EdgeScope Studio is a local-first computer vision lab for prototyping image and video pipelines on your own machine (offline).
It has two modes:
- Image mode (RTMDet + SAM): general object detection + promptable segmentation for still images.
- Video mode (RVM): real-time portrait matting + background blur with temporal stability (recurrent states).
The core idea:
- Image mode: load your images -> run a permissive detector (RTMDet Tiny on COCO) + SAM -> inspect boxes & masks -> iterate on thresholds, models, and logic without touching the cloud.
- Video mode: RVM recurrent states -> alpha matte -> blur compositor.
Video mode uses RVM to produce a temporally-stable alpha matte per frame; no detector/SAM in the loop.
Why RVM vs detect+SAM for video: RVM is video-native and keeps recurrent state, so edges stay stable frame-to-frame and inference is faster than running detector + SAM on every frame.
This is designed as a general CV tool, but with a strong focus on on-device and privacy-preserving use cases (e.g. ergonomics / digital wellbeing, industrial inspection, etc.).
For real-time portrait effects we use Robust Video Matting (RVM) (video-native, recurrent temporal states). For general object segmentation in still images we use detect -> segment (RTMDet + SAM).

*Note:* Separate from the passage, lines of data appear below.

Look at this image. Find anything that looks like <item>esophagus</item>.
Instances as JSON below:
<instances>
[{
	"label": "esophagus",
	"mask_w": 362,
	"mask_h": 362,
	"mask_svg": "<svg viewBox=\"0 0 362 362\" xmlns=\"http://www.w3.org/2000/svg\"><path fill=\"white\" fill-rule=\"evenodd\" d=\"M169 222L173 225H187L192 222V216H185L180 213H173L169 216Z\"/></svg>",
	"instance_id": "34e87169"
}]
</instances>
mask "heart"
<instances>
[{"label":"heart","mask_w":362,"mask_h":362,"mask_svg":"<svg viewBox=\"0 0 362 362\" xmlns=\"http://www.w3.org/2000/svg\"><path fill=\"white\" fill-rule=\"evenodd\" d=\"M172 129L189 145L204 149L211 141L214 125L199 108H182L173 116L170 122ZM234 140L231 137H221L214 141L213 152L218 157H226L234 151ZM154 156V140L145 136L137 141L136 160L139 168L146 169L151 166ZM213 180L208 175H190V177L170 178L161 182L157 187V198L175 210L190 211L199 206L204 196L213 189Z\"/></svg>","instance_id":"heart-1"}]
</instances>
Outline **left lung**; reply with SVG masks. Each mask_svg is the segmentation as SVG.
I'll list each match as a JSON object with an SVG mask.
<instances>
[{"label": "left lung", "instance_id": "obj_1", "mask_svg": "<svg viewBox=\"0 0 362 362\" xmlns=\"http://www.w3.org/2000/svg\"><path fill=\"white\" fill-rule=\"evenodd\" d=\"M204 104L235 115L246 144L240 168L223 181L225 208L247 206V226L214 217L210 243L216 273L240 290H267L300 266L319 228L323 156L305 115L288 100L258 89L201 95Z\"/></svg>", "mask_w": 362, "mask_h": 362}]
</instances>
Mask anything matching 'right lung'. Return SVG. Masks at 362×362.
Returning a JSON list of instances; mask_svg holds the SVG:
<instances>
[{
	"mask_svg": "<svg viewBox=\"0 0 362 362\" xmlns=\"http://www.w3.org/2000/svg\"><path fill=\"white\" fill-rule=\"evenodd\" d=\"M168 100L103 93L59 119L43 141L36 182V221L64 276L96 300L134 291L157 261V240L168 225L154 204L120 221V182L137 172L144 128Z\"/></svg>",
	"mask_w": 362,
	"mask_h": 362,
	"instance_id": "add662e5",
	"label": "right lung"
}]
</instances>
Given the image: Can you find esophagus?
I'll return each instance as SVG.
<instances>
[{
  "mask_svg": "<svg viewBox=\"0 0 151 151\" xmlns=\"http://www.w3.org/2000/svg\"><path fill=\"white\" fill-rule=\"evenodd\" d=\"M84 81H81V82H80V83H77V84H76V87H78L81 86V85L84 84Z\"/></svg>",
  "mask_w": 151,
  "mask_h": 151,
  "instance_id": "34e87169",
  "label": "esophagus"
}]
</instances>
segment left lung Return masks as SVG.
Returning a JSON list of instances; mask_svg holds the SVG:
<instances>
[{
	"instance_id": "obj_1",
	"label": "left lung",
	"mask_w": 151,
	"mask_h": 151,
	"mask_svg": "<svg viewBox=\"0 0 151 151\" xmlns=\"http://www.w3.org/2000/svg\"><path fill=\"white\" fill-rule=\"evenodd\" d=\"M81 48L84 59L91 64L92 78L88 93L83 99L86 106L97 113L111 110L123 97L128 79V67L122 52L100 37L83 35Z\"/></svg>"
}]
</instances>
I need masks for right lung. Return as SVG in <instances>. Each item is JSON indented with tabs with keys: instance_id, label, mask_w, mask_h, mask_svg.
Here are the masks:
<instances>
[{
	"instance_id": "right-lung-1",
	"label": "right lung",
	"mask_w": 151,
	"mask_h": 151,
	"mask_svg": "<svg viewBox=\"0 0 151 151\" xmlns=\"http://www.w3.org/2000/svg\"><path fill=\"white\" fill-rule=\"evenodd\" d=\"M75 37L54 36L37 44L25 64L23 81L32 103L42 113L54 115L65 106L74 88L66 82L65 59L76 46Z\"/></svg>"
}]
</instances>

RVM is a video matting model that keeps recurrent state across frames, which stabilizes edges and reduces flicker compared to per-frame-only inference. Those temporal states let the model "remember" motion and fine hair detail so the mask stays coherent over time.
Quick start: Video mode (RVM background blur)
Requirements: Windows + NVIDIA GPU recommended (ONNX Runtime CUDA).
Model: Robust Video Matting (RVM) MobileNetV3 ONNX (downloaded locally; not committed).
python scripts/setup_video.pypython scripts/run_video.py --device cuda --input-size 512 --downsample 0.25
# CPU fallback (slower)
python scripts/run_video.py --device cpu --input-size 512 --downsample 0.25Controls: q quit, b toggle blur/debug, r reset temporal state
Default backend is auto (probe + cache). Auto mode will:
- run a short blur-off probe (
msmfvsdshow) - select the best stable backend and cache the decision
- define stable as: passed health check (frames flowing / not stuck) +
warning_count == 0
Override / reprobe:
python scripts/run_video.py --backend dshow ...
python scripts/run_video.py --backend msmf ...
python scripts/run_video.py --backend auto --reprobe ...Probe directly:
python scripts/probe_backends.py --device cuda --input-size 512 --downsample 0.25 --width 1280 --height 720 --duration 20# Blur ON (pin backend for reproducibility)
python scripts/benchmark_video.py --device cuda --backend dshow --input-size 512 --downsample 0.25 \
--width 1280 --height 720 --duration 30 --blur \
--out benchmarks/rvm_512_ds025_720p_blur.json
# Blur OFF
python scripts/benchmark_video.py --device cuda --backend dshow --input-size 512 --downsample 0.25 \
--width 1280 --height 720 --duration 30 \
--out benchmarks/rvm_512_ds025_720p_no_blur.jsonNote: Results can vary by camera/driver/virtual-cam; run scripts/probe_backends.py to pick the best backend on your system.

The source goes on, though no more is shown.